According to the United States Census Bureau, the city has a total area of 0.43 sqmi, all land.

Emma is located south of Interstate 70.

==Demographics==

Historical population
| Census | Pop. | Note | %± |
| 1960 | 202 |  | — |
| 1970 | 224 |  | 10.9% |
| 1980 | 267 |  | 19.2% |
| 1990 | 194 |  | −27.3% |
| 2000 | 243 |  | 25.3% |
| 2010 | 233 |  | −4.1% |
| 2020 | 201 |  | −13.7% |
U.S. Decennial Census

===2010 census===
As of the census of 2010, there were 233 people, 94 households, and 66 families residing in the city. The population density was 541.9 PD/sqmi. There were 106 housing units at an average density of 246.5 /sqmi. The racial makeup of the city was 98.3% White and 1.7% from two or more races. Hispanic or Latino people of any race were 1.7% of the population.

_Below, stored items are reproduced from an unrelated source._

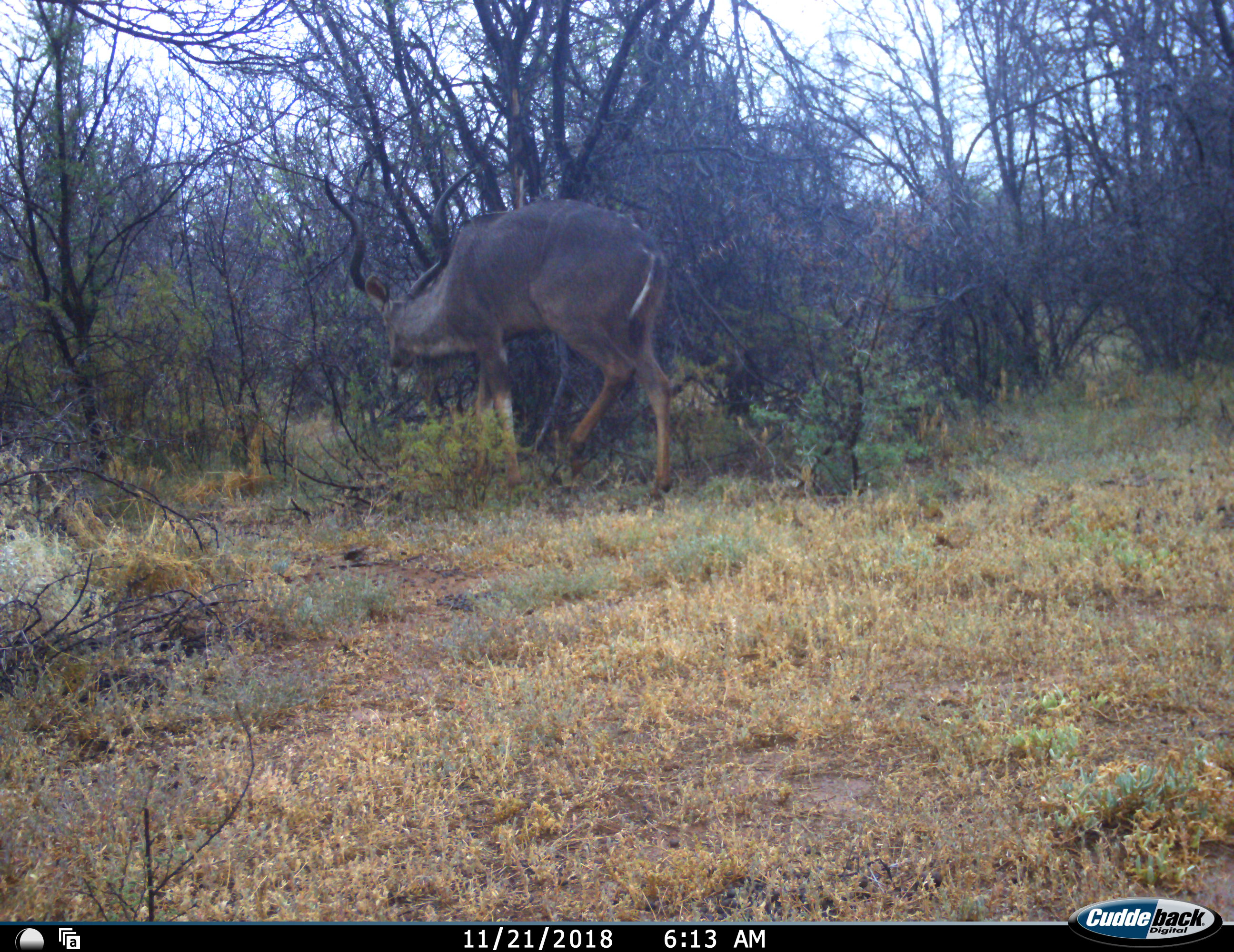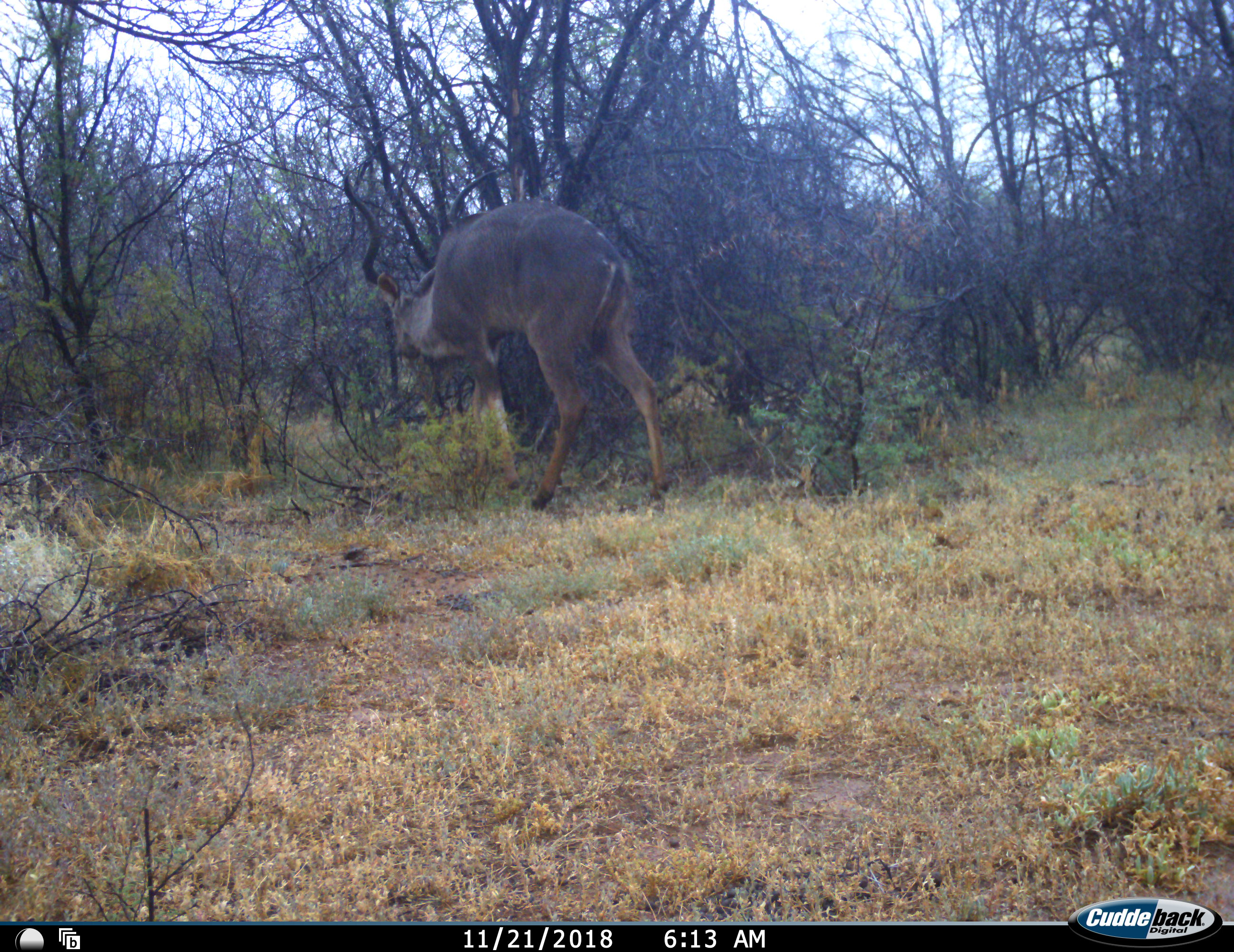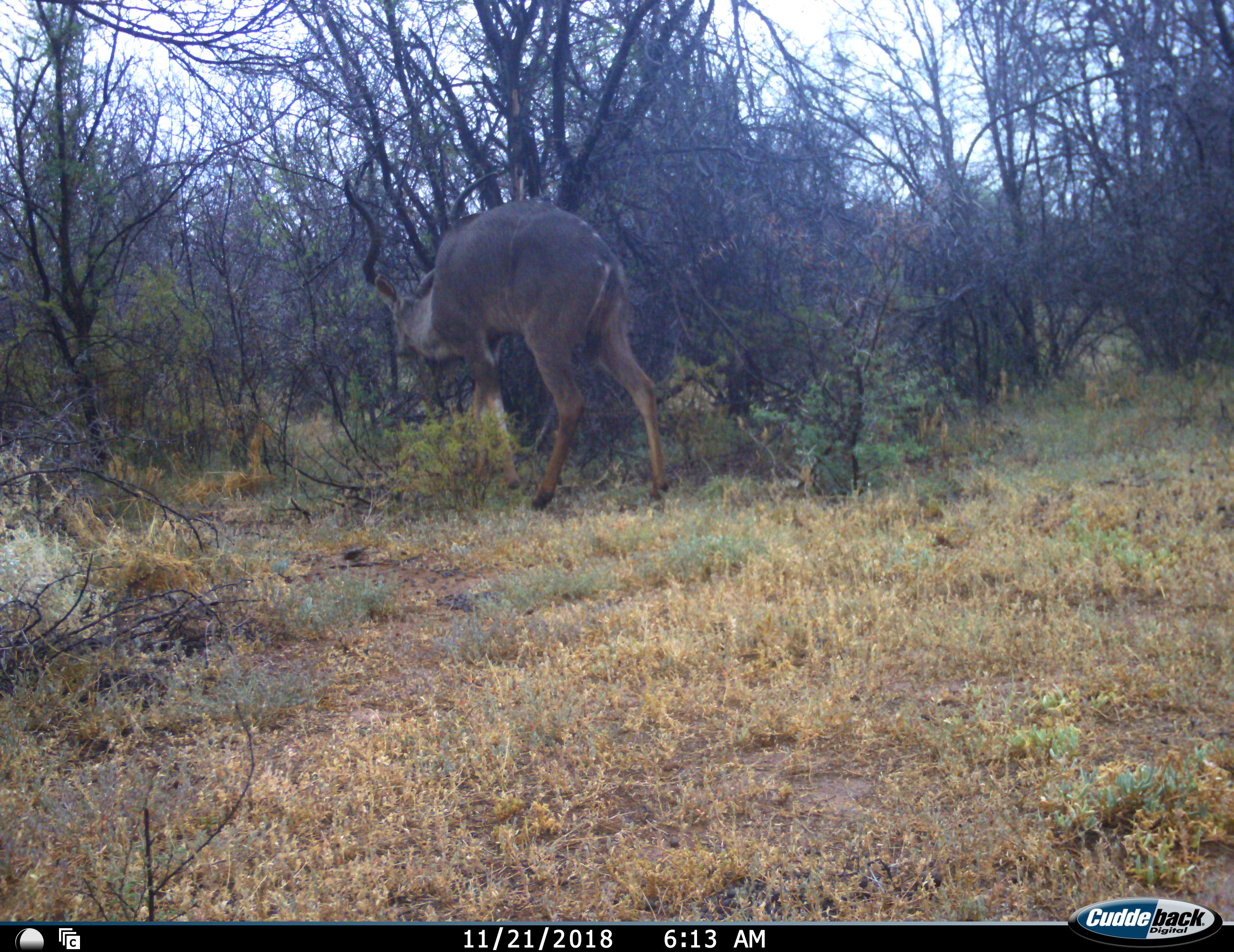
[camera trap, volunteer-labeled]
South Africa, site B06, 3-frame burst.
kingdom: Animalia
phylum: Chordata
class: Mammalia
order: Artiodactyla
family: Bovidae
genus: Tragelaphus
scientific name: Tragelaphus strepsiceros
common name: greater kudu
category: kudu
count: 1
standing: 30%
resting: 0%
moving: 50%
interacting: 0%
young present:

There were 94 households, of which 26.6% had children under the age of 18 living with them, 61.7% were married couples living together, 5.3% had a female householder with no husband present, 3.2% had a male householder with no wife present, and 29.8% were non-families. 23.4% of all households were made up of individuals, and 11.7% had someone living alone who was 65 years of age or older. The average household size was 2.48 and the average family size was 3.00.

The median age in the city was 42.4 years. 22.3% of residents were under the age of 18; 7.4% were between the ages of 18 and 24; 23.1% were from 25 to 44; 25.8% were from 45 to 64; and 21.5% were 65 years of age or older. The gender makeup of the city was 51.9% male and 48.1% female.

===2000 census===
As of the census of 2000, there were 243 people, 93 households, and 75 families residing in the city. The population density was 562.3 PD/sqmi. There were 98 housing units at an average density of 226.8 /sqmi. The racial makeup of the city was 98.77% White, and 1.23% from two or more races. Hispanic or Latino people of any race were 0.82% of the population.

There were 93 households, out of which 33.3% had children under the age of 18 living with them, 71.0% were married couples living together, 5.4% had a female householder with no husband present, and 18.3% were non-families. 16.1% of all households were made up of individuals, and 10.8% had someone living alone who was 65 years of age or older. The average household size was 2.61 and the average family size was 2.92.

In the city the population was spread out, with 26.3% under the age of 18, 7.0% from 18 to 24, 23.5% from 25 to 44, 23.9% from 45 to 64, and 19.3% who were 65 years of age or older. The median age was 39 years. For every 100 females, there were 99.2 males. For every 100 females age 18 and over, there were 96.7 males.

The median income for a household in the city was $34,167, and the median income for a family was $47,500. Males had a median income of $28,750 versus $22,917 for females. The per capita income for the city was $14,994. About 7.4% of families and 12.4% of the population were below the poverty line, including 22.4% of those under the age of eighteen and 4.0% of those 65 or over.

=== Local attractions ===

The Emma Indoor Raceway is located on the north side of Interstate 70, the raceway operates during the winter months as an indoor dirt track hosting Quad Bike TT racing and a dirt oval for kart racing. Races are typically held on Saturday evenings from October to February. Karts and Quads race on alternating weekends.

The Tri-City Country Club is located west of the Emma Post Office, The Tri-City Country Club features an 9-hole golf course, as well as a pool.

==Education==
The portion of Emma in Lafayette County is in the Concordia R-II School District. The portion of Emma in Saline County is in the Sweet Springs R-VII School District.

Metropolitan Community College has the Concordia school district area in its service area, but not its in-district taxation area.